Read through the lines below for the string "Sale" and copy each one that has it.

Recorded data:
BEGIN

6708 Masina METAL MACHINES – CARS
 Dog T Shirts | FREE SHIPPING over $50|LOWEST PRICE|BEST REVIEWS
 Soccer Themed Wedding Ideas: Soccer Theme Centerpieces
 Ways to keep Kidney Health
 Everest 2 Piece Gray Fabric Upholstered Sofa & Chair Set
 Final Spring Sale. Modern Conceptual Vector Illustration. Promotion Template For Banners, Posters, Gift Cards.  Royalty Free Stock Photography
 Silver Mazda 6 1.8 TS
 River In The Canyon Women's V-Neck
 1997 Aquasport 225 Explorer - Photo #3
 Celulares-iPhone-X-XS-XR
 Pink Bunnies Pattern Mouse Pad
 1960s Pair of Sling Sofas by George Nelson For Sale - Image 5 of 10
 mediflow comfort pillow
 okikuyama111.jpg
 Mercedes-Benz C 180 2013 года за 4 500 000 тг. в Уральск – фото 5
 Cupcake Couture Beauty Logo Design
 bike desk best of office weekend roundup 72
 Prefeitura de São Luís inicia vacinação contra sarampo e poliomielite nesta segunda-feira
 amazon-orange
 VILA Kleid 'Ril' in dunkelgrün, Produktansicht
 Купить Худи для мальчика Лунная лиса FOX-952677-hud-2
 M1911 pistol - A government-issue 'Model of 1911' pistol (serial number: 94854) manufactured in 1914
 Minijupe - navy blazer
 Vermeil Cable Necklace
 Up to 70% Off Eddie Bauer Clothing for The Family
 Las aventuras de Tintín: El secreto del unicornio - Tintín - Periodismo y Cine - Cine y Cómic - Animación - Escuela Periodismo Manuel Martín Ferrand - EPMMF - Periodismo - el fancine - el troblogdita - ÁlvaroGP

END

_Response to this task_
 Final Spring Sale. Modern Conceptual Vector Illustration. Promotion Template For Banners, Posters, Gift Cards.  Royalty Free Stock Photography
 1960s Pair of Sling Sofas by George Nelson For Sale - Image 5 of 10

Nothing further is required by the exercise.